Patients with significant vocal changes or swallowing difficulties may require further specialty input to assess and document laryngeal injury (including significant oedema or bruising not visible externally) and advise on management (ACI, 2022).

Supporting Disclosure

Studies show that women are twice as likely to disclose Domestic Family Violence and Abuse if asked by their GP or a nurse in the general practice. There are several ways a practitioner may be able to support a person to disclose that they are being impacted by DFV.

  • Never raise the issue of partner violence unless a woman is alone, even if she is with another woman.

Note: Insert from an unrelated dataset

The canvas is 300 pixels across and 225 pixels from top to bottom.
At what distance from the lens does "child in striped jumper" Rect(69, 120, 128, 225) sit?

That woman could be a friend or family member of an abuser.
  • If you do ask her about violence, do it in an empathic, non- judgmental manner.
  • Use language that is appropriate and relevant to the culture and community you are working in. Some women may not like the words “violence” and “abuse”. Cultures and communities have ways of referring to the problem with other words. It is important to use the words that women themselves use (WHO, 2104).

Responding to Disclosure

The LIVES Model

The White Book

Abuse and violence: working with our patients in general practice, 5th edition (the White Book), was developed by General Practitioners and subject matter experts to create a valuable and useful document for health practitioners. The guideline is a practical resource and is based on the best-available current evidence about recognising and responding to abuse and violence, including DFV.